Vittima, e parte civile con l’avvocato Alessandro Vezzoni, una 49enne che dopo quattro anni di relazione stabile, dal 2016 al 2020, e un anno di convivenza, il 20 febbraio del 2020 aveva scoperto il segreto del compagno, quando lo aveva accompagnato al pronto soccorso in seguito ad un incidente stradale. Leggendo i referti medici, era venuta a conoscenza che lui si era dichiarato affetto da Hiv. “Lì è iniziato l’incubo”, aveva raccontato la donna, che si era subito sottoposta ad un esame per verificare la sua positività. Il 27 febbraio del 2020 l’esito dei test ha rivelato che anche lei aveva contratto la malattia.
Secondo i consulenti del pm, il medico legale Andrea Verzeletti e l’infettivologo Roberto Stellini, l’uomo avrebbe interrotto le visite o non avrebbe ritirato i farmaci in due intervalli temporali, e cioè tra il marzo del 2017 e il luglio del 2019, e tra la fine di agosto del 2019 e il febbraio del 2020. Una terapia, la sua, che “deve essere costante e somministrata a vita”. Secondo quanto emerso dalla documentazione medica, la prima evidenza di positività al virus dell’imputato risale all’8 maggio del 2010. L’uomo era stato preso in carico dal reparto Infettivi dell’ospedale di Piacenza e iniziato la terapia il 25 maggio del 2012 con “controlli abbastanza regolari e con l’assunzione dei farmaci”.

**MATERIALE FORNITO:**
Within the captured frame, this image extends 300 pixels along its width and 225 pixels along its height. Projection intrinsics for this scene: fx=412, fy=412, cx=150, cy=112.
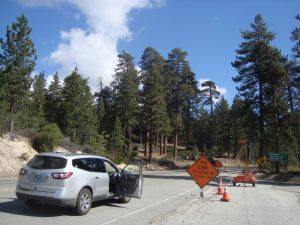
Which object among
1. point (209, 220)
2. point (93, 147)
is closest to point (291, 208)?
point (209, 220)

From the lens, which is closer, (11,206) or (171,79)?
(11,206)

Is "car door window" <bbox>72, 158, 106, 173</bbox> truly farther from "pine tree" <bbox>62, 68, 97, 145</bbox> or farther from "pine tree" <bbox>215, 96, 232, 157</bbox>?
"pine tree" <bbox>215, 96, 232, 157</bbox>

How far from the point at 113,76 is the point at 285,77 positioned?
43.2 metres

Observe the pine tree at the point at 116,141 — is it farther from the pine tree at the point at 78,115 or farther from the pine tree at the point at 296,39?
the pine tree at the point at 296,39

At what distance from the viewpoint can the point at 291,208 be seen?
52.0 feet

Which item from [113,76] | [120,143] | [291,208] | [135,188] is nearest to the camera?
[135,188]

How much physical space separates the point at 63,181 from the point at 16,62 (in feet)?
87.5

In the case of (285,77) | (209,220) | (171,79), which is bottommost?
(209,220)

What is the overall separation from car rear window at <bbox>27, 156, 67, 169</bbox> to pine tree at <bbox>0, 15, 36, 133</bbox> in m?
24.8

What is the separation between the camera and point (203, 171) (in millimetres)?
17109

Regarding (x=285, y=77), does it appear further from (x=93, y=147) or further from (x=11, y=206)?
(x=11, y=206)

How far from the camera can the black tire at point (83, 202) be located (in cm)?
1116

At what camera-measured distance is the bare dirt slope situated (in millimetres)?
29642

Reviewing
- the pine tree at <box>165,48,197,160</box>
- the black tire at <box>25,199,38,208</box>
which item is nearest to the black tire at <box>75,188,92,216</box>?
the black tire at <box>25,199,38,208</box>
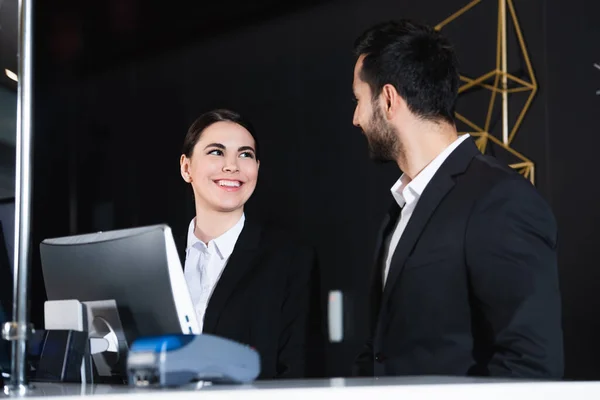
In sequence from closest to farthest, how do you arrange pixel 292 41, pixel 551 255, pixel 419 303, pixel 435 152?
pixel 551 255
pixel 419 303
pixel 435 152
pixel 292 41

**COMPITI DA SVOLGERE:**
(a) Puoi citare testualmente, dal testo sul caso di contagio da Hiv, il passo che va da "Vittima, e parte" fino a "contratto la malattia."?
(b) Puoi scrivere il seguito del testo sul caso di contagio da Hiv, partendo dopo l'ultima frase riportata?

**RISPOSTE IN ORDINE:**
(a)
Vittima, e parte civile con l’avvocato Alessandro Vezzoni, una 49enne che dopo quattro anni di relazione stabile, dal 2016 al 2020, e un anno di convivenza, il 20 febbraio del 2020 aveva scoperto il segreto del compagno, quando lo aveva accompagnato al pronto soccorso in seguito ad un incidente stradale. Leggendo i referti medici, era venuta a conoscenza che lui si era dichiarato affetto da Hiv. “Lì è iniziato l’incubo”, aveva raccontato la donna, che si era subito sottoposta ad un esame per verificare la sua positività. Il 27 febbraio del 2020 l’esito dei test ha rivelato che anche lei aveva contratto la malattia.

(b)
Dal febbraio-marzo del 2017, però, come spiegato oggi dai due consulenti, non c’erano più evidenze di controlli e di visite. La causa? Un lavoro all’estero, a detta dell’imputato, che il 12 luglio del 2019 si era rifatto vivo, ripresentandosi all’ospedale di Piacenza per una polmonite. Secondo gli esperti, la mancata costanza nella somministrazione delle cure ha avuto l’effetto di aver dato libero accesso al virus. “Senza farmaci, a distanza di 3/6 mesi si ritorna ad essere contagiosi”.
Con la sua fidanzata, l’imputato si era giustificato dicendo di non aver mai trovato il momento giusto per l’affrontare l’argomento, temendo di perderla. “Mi chiedo ancora come fa un essere umano a fare ad un altro essere umano una cosa del genere”, aveva detto lei. “I rapporti tra noi si sono interrotti”, aveva spiegato la donna, che ha iniziato a sottoporsi alle cure per arginare le conseguenze del virus: “ogni 24 ore devo prendere una pastiglia, ogni sei mesi devo fare gli esami del sangue e ho una psicologa che mi segue. Non ho più avuto relazioni perchè non mi fido più di nessuno e non mi va nemmeno di dire ciò che è successo. Lui mi ha rovinato la vita”.